* **What the task asks**:
Transcribe, exactly as they appear, only the lines from the one holding "From what this" through the end of the entries below.

-- START OF Available data --

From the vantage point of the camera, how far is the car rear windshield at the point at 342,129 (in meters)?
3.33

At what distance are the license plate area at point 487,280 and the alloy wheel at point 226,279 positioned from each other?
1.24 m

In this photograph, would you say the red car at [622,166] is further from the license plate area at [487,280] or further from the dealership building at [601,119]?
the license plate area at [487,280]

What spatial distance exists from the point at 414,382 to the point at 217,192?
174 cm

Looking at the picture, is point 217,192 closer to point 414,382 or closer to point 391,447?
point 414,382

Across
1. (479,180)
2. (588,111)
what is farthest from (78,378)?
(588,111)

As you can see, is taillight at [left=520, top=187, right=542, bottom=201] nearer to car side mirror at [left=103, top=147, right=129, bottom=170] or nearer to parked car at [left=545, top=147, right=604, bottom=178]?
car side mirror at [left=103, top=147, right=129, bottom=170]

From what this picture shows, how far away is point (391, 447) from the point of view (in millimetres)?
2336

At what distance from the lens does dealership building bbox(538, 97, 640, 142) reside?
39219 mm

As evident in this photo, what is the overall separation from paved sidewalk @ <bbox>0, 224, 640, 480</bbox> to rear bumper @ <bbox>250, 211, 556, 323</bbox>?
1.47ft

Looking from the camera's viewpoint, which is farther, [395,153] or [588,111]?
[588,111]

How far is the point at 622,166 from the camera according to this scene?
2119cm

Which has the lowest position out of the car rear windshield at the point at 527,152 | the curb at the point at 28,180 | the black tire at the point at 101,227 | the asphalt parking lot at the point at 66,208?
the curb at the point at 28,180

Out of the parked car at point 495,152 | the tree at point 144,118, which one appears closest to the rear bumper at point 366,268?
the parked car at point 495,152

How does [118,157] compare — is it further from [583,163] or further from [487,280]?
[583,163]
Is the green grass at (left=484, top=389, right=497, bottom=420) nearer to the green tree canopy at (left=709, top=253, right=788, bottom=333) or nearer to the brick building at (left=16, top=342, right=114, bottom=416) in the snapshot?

-- END OF Available data --

* **Answer to this problem**:
From what this picture shows, how far away is point (391, 447) from the point of view (in millimetres)?
2336

At what distance from the lens does dealership building bbox(538, 97, 640, 142) reside?
39219 mm

As evident in this photo, what is the overall separation from paved sidewalk @ <bbox>0, 224, 640, 480</bbox> to rear bumper @ <bbox>250, 211, 556, 323</bbox>?
1.47ft

Looking from the camera's viewpoint, which is farther, [395,153] or [588,111]?
[588,111]

How far is the point at 622,166 from the camera according to this scene?
2119cm

Which has the lowest position out of the car rear windshield at the point at 527,152 | the curb at the point at 28,180 | the black tire at the point at 101,227 | the asphalt parking lot at the point at 66,208?
the curb at the point at 28,180

Out of the parked car at point 495,152 | the tree at point 144,118, which one appears closest to the rear bumper at point 366,268?
the parked car at point 495,152

How does [118,157] compare — is it further from [583,163] or further from [487,280]?
[583,163]
Is the green grass at (left=484, top=389, right=497, bottom=420) nearer to the green tree canopy at (left=709, top=253, right=788, bottom=333) or nearer to the brick building at (left=16, top=342, right=114, bottom=416) in the snapshot?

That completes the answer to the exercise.